- What the exercise asks -
Return the rows verbatim, starting at the line that contains "How far is pixel" and ending at the end of the rows, with both ends included. Leave the pictures out of your answer.

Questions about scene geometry

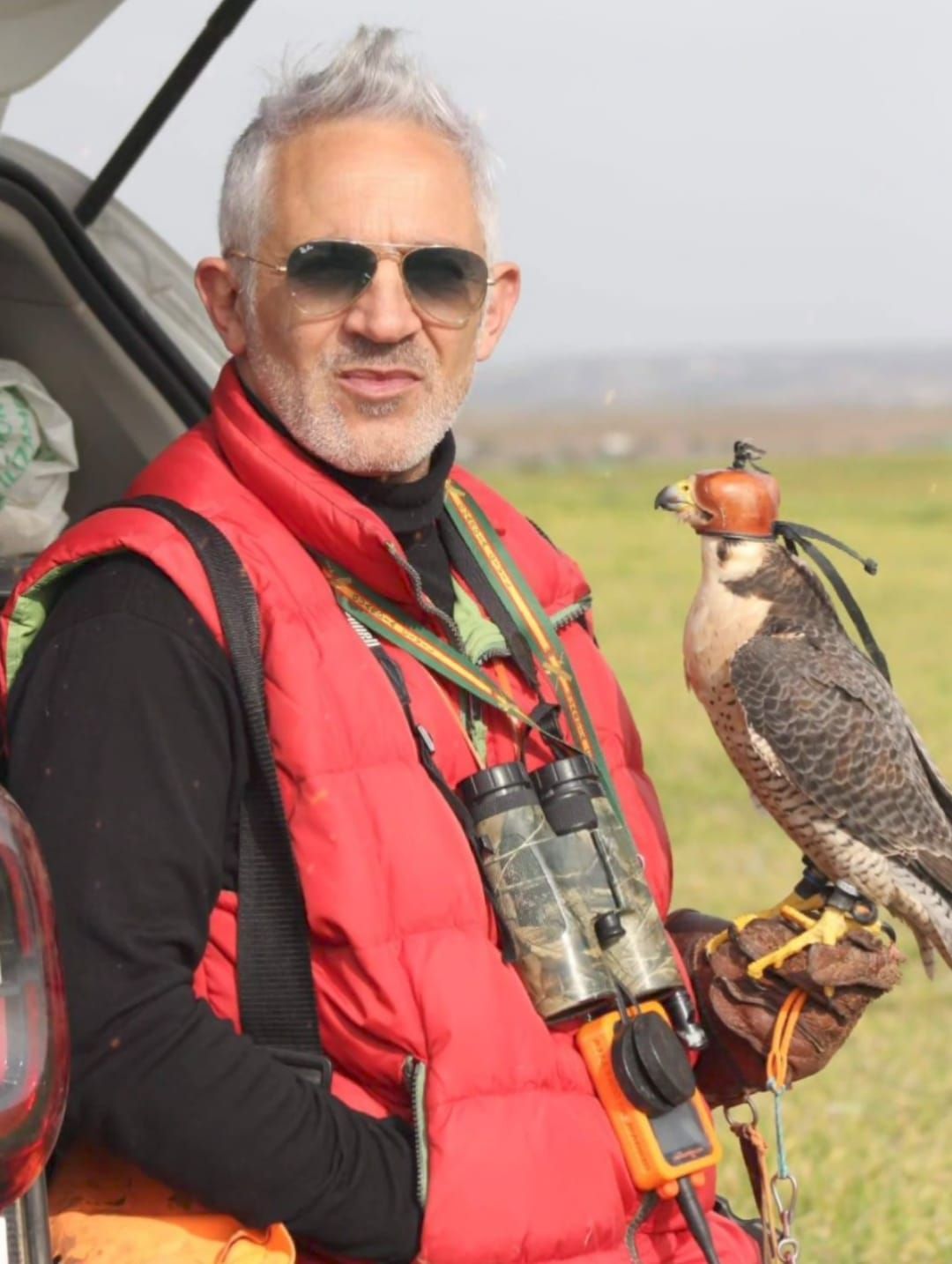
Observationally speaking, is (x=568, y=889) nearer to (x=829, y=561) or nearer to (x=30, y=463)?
(x=829, y=561)

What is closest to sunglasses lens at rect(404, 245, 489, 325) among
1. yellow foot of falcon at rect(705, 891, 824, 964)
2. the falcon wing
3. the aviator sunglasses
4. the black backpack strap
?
the aviator sunglasses

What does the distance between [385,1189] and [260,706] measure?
478mm

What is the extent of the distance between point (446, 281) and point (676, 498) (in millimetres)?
385

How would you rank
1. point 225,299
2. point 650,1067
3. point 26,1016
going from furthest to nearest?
1. point 225,299
2. point 650,1067
3. point 26,1016

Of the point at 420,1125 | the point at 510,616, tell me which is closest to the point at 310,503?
the point at 510,616

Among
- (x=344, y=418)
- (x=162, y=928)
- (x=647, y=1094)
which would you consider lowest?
(x=647, y=1094)

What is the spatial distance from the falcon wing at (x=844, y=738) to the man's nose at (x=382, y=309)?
24.4 inches

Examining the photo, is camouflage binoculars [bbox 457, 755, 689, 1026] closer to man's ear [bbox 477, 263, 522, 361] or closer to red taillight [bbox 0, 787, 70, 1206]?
man's ear [bbox 477, 263, 522, 361]

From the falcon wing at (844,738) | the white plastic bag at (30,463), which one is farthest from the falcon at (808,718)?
the white plastic bag at (30,463)

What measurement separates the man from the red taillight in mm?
464

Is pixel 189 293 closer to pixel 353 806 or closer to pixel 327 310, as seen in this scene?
pixel 327 310

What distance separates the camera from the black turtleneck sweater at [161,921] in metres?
1.93

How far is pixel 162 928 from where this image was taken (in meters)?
1.95

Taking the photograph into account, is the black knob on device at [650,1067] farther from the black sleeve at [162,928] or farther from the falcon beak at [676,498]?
the falcon beak at [676,498]
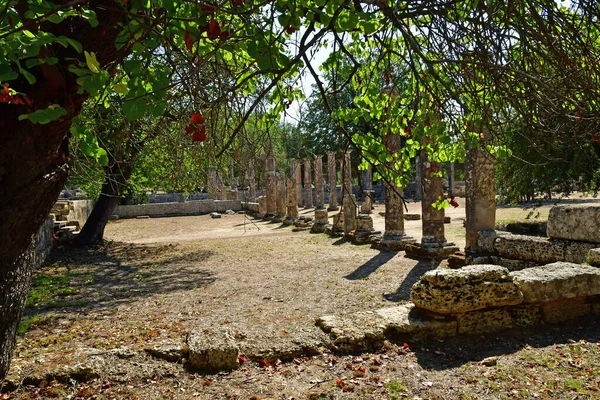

- Solution to this problem -
How far is pixel 162 928 from where this image was taken (in meters)?
1.95

Taking the photograph into account, is the black knob on device at [650,1067] farther from the black sleeve at [162,928] or farther from the falcon beak at [676,498]?
the falcon beak at [676,498]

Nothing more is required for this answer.